J'ai embrassé l'enfumée dans l'escalier, entre le premier et le dernier. En lui rendant son soulier tout essouflé à l'idée d'arriver jusqu'à son pallier si éloigné. Elle seule sait si cet été sera enneigé.
La prochaine fois, je suis la plume.
La notion de karma temporelle est une sorte de capital attente dans une économie du temps (qui, je tiens à le préciser, n'est pas en rapport avec l'adage utilitariste "le temps, c'est de l'argent"). A chaque fois que l'on attend quelqu'un celui ci gagne des crédits et inversemment à chaque fois que l'on est attendu, on en perd. Cela vaut aussi bien pour les rendez-vous que pour les devoirs, compte-rendu à rendre. Avec un compte en banque karmique temporel bien rempli, il est possible de dépenser ce capital afin d'arriver très très en retard ou de ne pas venir du tout.
Personnellement, je préfère donc attendre qu'être attendu parce que je ne sais toujours ce que réserve les créanciers temporels même si j'imagine bien un purgatoire sous la forme d'un quai de gare avec un train qui ne viendra jamais et petits haut-parleurs crachotants les fréquences en provenance d'une époque lointaine et que l'on ferait mieux d'oublier (toute autre forme de métaphore de l'attente sans fin est la bienvenue - Sujet sur le symbolisme qui serait certainement intéressant à étudier par ailleurs.).

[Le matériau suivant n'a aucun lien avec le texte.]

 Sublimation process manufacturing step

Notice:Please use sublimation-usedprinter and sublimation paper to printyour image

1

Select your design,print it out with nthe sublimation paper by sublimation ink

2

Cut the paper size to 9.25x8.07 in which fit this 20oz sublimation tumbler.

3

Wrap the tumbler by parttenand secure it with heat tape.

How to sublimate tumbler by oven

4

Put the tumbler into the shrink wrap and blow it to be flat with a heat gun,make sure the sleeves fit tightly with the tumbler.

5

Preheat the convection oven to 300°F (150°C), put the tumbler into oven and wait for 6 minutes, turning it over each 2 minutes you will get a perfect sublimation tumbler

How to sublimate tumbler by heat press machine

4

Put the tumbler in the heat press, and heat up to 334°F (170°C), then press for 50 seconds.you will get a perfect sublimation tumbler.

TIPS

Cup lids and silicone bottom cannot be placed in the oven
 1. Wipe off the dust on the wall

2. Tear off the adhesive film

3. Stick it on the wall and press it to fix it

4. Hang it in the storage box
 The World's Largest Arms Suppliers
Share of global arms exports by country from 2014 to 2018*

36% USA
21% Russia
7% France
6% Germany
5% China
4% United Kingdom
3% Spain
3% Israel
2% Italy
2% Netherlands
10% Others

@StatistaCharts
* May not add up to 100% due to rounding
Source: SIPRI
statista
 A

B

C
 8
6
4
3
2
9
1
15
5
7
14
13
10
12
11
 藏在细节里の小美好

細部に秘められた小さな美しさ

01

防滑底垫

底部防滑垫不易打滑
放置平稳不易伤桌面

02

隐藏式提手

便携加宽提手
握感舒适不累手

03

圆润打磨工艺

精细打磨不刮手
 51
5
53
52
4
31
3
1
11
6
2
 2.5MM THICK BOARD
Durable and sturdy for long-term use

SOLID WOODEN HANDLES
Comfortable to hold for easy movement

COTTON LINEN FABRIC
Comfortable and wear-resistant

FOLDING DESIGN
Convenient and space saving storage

Après réflexion, certitude rime bien avec servitude.
Science de l'immature.
Comme Hél-ème, j'exécute un étirement dos-rond très félin mais je crois que tout cela me ramène à ma condition de chien.
Depuis quelques jours, je m'impatiente d'écrire avant d'aller dormir. Seulement le texte ne vient pas. J'attends et j'attends mais rien. J'écris autre chose mais rien ne suffit à apaiser la fatigue de ses froideurs.